Nothing is being done to the heat when it is moving from 384K to T, so I don't think you'd need to worry about that for now.

 

[copitlory8]

so .3=1-(234/t)

 

[rock.freak667]

so .3=1-(234/t)

No, 0.7 = 1 -(T_c/T)

when you rearrange you'd get the '0.3'.

 

[copitlory8]

alright i think i almost got this. so the T i am trying to solve for is equal to Tc/.3

 

[rock.freak667]

alright i think i almost got this. so the T i am trying to solve for is equal to Tc/.3

Yes and you know th vaue of T_c.

 

[copitlory8]

then what is the number 383 K for?

 

[rock.freak667]

then what is the number 383 K for?

Not too sure why it was given in the problem.

 

[copitlory8]

i did 234/.3=780 and got the wrong answer.

 

[rock.freak667]

Yes I realized, I've asked the other HW helpers to see if they can clarify my error in thinking.

 

[copitlory8]

thanks

 

[diazona]

Heat Q flows spontaneously from a reservoir at 383 K into a reservoir that has a lower temperature T. Because of the spontaneous flow, thirty percent of Q is rendered unavailable for work when a Carnot engine operates between the reservoir at temperature T and a reservoir at 234 K. Find the temperature T.

Odd problem

Anyway, here is my understanding of the problem. A certain amount of thermal energy Q flows from the 383 K reservoir into the reservoir at T. Then a certain different amount of thermal energy (let's call it Q') is transferred from that reservoir, through a Carnot engine, to a reservoir at 234 K. Hopefully you can agree that it makes sense that Q' < Q, although I'm not sure if/how it can be proven that this condition must hold, and that 234 K < T < 383 K.

Now, the problem says that 30% of Q is rendered unavailable for work in the Carnot engine. Here is where it gets confusing. One way to read that is that the spontaneous flow brings the total amount of energy unavailable for doing work up to 30% of Q. This implies that the remaining 70% of Q is available and is used for doing work in the Carnot engine - basically that W = 0.7 Q. So you have W for the heat engine, in relation to Q, but not in relation to Q', which is the actual amount of heat taken in by the engine.
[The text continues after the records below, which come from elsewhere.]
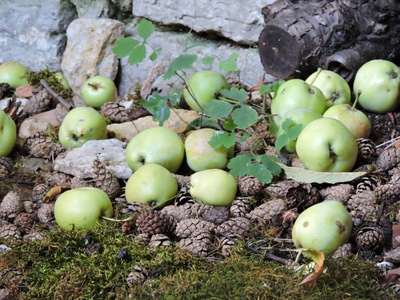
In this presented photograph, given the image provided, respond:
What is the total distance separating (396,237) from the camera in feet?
6.66

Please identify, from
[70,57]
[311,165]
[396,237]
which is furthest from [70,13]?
[396,237]

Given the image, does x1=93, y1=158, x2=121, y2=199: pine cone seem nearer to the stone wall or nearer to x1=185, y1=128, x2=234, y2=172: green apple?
x1=185, y1=128, x2=234, y2=172: green apple

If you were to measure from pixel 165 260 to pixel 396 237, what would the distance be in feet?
3.09

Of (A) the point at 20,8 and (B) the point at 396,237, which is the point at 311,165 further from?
(A) the point at 20,8

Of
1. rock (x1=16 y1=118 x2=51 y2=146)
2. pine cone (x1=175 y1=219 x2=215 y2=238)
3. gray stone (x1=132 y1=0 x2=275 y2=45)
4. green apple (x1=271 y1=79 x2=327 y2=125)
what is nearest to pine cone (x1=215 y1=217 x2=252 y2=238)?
pine cone (x1=175 y1=219 x2=215 y2=238)

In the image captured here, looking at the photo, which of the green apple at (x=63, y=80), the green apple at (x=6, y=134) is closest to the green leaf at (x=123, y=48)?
the green apple at (x=6, y=134)

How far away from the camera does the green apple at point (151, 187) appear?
2.50 meters

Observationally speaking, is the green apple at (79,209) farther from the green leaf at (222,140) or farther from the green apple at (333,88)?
the green apple at (333,88)

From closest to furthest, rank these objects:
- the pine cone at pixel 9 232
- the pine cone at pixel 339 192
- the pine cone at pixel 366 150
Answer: the pine cone at pixel 9 232, the pine cone at pixel 339 192, the pine cone at pixel 366 150

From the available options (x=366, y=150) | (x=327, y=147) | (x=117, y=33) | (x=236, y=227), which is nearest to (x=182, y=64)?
(x=327, y=147)

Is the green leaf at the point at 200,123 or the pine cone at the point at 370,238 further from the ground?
the pine cone at the point at 370,238

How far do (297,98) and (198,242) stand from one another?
1210 mm

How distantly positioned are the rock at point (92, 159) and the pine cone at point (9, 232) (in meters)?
0.53

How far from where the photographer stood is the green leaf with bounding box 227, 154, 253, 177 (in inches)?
99.9
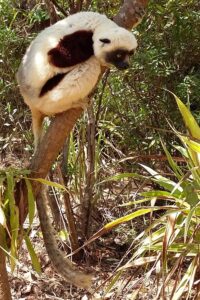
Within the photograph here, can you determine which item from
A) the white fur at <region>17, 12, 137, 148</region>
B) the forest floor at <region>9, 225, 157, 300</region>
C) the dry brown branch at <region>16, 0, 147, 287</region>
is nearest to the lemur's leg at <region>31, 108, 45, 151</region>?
the white fur at <region>17, 12, 137, 148</region>

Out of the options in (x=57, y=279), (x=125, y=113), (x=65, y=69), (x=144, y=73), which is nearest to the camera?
(x=65, y=69)

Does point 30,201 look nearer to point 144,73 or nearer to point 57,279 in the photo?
point 144,73

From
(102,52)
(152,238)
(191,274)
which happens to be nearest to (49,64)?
(102,52)

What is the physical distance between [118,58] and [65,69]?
→ 0.41 meters

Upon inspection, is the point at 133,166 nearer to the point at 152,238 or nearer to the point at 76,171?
the point at 76,171

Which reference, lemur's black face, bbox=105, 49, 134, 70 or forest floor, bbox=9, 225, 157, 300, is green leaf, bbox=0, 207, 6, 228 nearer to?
lemur's black face, bbox=105, 49, 134, 70

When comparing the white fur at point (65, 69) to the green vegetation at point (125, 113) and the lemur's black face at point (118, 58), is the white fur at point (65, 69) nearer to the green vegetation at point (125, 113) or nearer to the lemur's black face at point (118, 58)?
the lemur's black face at point (118, 58)

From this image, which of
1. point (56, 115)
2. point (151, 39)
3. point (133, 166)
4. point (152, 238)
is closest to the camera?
point (152, 238)

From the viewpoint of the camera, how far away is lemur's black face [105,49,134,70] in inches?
158

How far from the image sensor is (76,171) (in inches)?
216

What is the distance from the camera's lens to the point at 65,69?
4.03 meters

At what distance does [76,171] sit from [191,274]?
8.35 ft

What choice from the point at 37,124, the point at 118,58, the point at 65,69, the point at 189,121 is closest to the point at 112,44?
the point at 118,58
To figure out the efficiency of the engine (and thus the temperature of its hot reservoir), you would have to relate Q to Q'.
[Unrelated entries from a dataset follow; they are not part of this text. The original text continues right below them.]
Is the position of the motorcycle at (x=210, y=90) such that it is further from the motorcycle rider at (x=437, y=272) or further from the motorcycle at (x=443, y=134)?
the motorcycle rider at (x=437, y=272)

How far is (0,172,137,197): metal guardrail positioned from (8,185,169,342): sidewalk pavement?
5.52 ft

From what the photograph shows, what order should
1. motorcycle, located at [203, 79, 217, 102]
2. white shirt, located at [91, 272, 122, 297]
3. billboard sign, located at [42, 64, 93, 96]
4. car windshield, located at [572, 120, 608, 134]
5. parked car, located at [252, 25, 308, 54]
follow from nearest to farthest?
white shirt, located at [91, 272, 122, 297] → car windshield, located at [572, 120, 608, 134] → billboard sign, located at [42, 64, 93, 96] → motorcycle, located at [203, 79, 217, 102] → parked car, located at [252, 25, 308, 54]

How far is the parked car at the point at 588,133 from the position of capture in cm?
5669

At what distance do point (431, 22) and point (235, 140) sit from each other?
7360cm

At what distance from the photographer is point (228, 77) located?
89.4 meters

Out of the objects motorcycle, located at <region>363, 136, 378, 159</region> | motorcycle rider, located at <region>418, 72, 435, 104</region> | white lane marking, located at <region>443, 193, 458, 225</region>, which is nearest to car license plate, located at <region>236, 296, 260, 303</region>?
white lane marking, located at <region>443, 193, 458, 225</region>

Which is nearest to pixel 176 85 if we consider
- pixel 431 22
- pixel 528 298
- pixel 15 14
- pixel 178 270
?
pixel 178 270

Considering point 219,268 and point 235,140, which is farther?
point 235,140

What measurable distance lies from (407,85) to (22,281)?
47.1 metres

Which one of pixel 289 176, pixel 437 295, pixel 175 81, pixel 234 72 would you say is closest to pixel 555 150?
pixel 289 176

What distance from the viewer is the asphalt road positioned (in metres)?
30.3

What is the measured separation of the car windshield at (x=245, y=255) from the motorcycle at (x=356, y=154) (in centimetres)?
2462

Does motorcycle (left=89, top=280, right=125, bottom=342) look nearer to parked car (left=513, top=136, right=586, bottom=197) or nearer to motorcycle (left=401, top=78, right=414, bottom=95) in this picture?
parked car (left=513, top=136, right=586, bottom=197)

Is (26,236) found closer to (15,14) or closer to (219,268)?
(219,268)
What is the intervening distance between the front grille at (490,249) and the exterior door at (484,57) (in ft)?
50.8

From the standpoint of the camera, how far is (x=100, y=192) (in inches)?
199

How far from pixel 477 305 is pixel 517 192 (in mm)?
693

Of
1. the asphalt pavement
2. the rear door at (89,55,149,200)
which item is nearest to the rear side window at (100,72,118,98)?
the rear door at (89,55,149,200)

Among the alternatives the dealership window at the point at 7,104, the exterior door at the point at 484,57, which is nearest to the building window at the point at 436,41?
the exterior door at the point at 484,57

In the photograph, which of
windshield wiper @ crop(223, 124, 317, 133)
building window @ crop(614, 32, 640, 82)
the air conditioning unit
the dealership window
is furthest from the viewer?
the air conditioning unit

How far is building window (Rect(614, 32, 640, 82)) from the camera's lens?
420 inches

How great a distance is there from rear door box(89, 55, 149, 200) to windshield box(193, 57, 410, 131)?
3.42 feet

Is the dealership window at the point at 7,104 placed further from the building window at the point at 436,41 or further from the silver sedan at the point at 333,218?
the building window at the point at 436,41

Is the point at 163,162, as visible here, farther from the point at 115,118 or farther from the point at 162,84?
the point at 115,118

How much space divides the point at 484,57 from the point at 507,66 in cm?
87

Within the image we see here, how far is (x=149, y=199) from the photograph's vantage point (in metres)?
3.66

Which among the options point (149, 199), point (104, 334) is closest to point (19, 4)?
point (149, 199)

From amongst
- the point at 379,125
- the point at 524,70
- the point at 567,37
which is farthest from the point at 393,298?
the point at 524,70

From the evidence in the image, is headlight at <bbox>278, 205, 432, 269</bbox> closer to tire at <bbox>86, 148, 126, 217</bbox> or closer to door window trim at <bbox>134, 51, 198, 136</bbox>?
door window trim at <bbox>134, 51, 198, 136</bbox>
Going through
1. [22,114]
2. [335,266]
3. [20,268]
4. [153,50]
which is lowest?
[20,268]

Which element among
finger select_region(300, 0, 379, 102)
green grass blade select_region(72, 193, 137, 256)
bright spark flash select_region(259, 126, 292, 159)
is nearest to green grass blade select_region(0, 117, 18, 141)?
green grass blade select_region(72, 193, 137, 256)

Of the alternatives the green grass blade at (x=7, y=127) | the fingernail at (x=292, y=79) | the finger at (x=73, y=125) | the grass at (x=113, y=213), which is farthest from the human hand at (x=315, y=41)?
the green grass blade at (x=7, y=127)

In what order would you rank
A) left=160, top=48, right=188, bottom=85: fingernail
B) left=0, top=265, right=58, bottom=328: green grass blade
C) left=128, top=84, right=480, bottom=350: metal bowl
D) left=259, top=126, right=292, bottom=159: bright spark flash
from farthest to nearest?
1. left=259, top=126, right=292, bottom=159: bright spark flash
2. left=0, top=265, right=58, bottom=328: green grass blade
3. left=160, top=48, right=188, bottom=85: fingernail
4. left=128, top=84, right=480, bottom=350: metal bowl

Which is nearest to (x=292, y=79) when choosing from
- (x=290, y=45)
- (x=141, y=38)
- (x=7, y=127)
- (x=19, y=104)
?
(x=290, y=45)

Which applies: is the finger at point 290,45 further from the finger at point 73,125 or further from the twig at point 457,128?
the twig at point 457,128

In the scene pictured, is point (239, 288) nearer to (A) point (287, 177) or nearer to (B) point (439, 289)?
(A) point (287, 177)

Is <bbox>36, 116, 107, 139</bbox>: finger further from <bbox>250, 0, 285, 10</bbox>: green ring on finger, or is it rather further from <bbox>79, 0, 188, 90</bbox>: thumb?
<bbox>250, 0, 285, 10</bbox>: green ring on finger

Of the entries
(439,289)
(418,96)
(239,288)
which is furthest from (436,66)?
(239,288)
The other possible reading I see is that 30% of the thermal energy Q is removed from the flow before the energy ever reaches the engine. This would be saying that Q - Q' = 0.3 Q. But with this reading, you have no information about the operation of the engine itself - you don't know anything about its work output or its efficiency. I don't really see where you would go from there.

 

[copitlory8]

so i should just give up and fail

 

[diazona]

so i should just give up and fail

Why would you do that?

 

[copitlory8]

i should just give up because this problem is so ridiculous, not even my awesome physics teacher can solve it after i spent 45 minutes with him on it.

 

[diazona]

It seems quite unreasonable for your teacher to assign you and expect you to solve a homework problem which he himself can't do. But we're not here to tell you what to do, only to help you understand the physics.

 

[copitlory8]

well i understand but my teacher is really smart. and the way webassign works is that is has a huge databank of questions released from my textbook publisher and it picks questions randomly. so my teacher hasn't even seen all the questions so once in a while a tough one appears such as this one. can someone seriously just tell me the solution

 

[diazona]

No, we will not just give you the solution. If you think you deserve to be just given the answer, ask your teacher. Instructors who use WebAssign have access to a complete answer key, and in some cases explanations of how the problems are solved.

As long as you are willing to continue to make an effort on the problem, we can do our best to guide you through it.